Tak terasa adzan maghrib berkumandang di masjid yang berjarak sekitar 500 meter dari rumah ibu Nurmala. Berbarengan dengan berakhirnya adzan, bel rumah itu berbunyi. Mei posisi duduknya paling dekat dengan pintu berinesiatif membuka pintu setelah sebelumnya menjawab salam. Ibu Nurmala yang berdiri di belakngnya langsung menyambut hangat menantu dan anaknya seraya mengenalkannya kepada Mei dan ketiga tamu lainnya.
Suasana penuh kekeluargaan di ruang tamu itu berlangsung sekitar sepuluh menit dengan dialog santai dengan pertanyaan seputar aktifitas masing-masing. Teh hangat yang sengaja disiapkan oleh ibu Nurmala buat anak dan menantunya langsung dihidangkan juga.

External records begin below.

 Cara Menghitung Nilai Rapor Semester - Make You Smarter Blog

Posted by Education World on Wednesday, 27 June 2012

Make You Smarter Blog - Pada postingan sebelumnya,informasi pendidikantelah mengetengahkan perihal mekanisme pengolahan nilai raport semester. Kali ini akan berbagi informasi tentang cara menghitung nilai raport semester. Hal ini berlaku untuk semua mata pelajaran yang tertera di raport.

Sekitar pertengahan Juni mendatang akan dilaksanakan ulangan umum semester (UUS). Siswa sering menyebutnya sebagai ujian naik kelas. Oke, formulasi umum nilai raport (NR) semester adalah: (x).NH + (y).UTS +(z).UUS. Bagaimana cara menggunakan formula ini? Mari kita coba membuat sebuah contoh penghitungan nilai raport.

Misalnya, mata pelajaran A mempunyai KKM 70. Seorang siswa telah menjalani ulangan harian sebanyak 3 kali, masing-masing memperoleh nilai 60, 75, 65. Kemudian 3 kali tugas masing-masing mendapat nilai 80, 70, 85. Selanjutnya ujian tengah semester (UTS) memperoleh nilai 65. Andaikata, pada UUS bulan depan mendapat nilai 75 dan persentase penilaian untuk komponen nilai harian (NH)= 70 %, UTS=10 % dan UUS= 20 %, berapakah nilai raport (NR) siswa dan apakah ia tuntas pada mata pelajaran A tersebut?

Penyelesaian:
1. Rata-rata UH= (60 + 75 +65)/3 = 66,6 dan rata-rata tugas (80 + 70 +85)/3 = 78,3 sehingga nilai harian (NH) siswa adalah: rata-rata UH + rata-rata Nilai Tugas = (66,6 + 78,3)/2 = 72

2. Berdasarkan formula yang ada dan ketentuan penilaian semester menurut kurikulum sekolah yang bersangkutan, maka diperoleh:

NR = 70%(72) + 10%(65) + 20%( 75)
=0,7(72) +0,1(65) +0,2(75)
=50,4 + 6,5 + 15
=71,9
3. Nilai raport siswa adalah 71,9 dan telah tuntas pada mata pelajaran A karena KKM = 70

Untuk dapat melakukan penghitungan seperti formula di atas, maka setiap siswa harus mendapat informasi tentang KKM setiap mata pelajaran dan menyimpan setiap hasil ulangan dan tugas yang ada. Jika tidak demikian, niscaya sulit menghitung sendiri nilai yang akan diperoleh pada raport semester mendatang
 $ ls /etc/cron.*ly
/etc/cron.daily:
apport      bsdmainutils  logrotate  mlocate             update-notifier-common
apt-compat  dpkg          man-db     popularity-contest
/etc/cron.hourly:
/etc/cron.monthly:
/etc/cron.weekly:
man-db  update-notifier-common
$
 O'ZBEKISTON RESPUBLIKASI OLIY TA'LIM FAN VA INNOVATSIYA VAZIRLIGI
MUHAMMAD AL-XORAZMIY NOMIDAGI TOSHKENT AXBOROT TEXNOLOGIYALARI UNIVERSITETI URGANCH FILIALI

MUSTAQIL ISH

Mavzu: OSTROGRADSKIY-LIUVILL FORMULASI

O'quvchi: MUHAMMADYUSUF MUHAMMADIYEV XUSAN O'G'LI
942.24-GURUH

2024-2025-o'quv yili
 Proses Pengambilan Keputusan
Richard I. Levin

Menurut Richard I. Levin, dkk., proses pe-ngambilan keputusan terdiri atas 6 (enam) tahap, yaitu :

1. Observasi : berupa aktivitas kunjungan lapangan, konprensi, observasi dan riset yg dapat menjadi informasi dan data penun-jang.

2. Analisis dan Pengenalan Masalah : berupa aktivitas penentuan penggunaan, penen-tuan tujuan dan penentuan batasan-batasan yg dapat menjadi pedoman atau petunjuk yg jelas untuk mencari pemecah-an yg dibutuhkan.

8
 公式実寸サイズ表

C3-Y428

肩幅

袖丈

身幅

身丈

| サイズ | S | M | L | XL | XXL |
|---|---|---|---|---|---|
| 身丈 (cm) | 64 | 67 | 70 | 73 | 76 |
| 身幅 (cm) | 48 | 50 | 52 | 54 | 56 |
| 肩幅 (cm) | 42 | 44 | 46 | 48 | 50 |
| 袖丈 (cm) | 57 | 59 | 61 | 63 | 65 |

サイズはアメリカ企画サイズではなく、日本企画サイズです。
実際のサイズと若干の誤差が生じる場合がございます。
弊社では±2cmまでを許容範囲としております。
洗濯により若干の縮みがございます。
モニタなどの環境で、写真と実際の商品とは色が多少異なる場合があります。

“Oh ya, sebelum makan malam bersama ada baiknya shalat Maghrib aja dulu.” Ibu Nur langsung menunjukkan kamar mandi untuk mengambil wudlu’ kepada Cristi dan Bahar yang langsung berinesatif mengambil wudluk.
“Kenapa nggak shalat ke masjid aja, Ibu, bukannya masih lama Isya’ akan menjelang?” kata menantunya bereaksi penuh takdzim.
“Nggak Mas, kita jamaah disini saja. Insyaallah tempat ini muat untuk kita bertujuh.” Ibu Nur langsung menggelar karpet warna hijau di samping kursi tempat mereka duduk semula.
“Iya muat sih, Bu” sambut Lusi sambil mengangkat bahunya tak mengerti, untuk menjawab ketakmengertian suaminya.
“Kamu masti bingungkan, kenapa kita mau shalat disini. Sejak beberapa hari ini ibu shalat bersama Mei, seorang mahasiswa dari luar negeri. Nah sekarang ibu sangat berharap kita shalat jamaah disini agar bisa diimami mahasiswa Jakarta yang hafal 30 Juz al-Qur’an.” Sambil menggelar sajadah terakhir di karpet hijau itu.
Seperti suara petir menyambar telinganya. Biyaz langsung mengangkat wajahnya yang semula hanya menunduk menunggu giliran untuk mengambil Wudluk. Matanya langsung menghujam menatap Mei yang hanya tersenyum penuh kemenangan. Biyaz yakin yang membocorkan tentang hafalan Qurannya pastilah Mei.
Ibu Nurmala hanya senyum-senyum melihat keterkejutan Biyaz dan langsung menatap Mei tak mengerti dan mencari pembelaan darinya. Sementara Mei hanya bisa membalas tatapan Biyaz dengan senyum tak bisa berbuat apa-apa. Menantu dan anaknya juga hanya terheran-heran melihat bagaimana Biyaz seolah berbisik pada Mei, sementara Mei hanya mengangkat bahunya tak mengerti.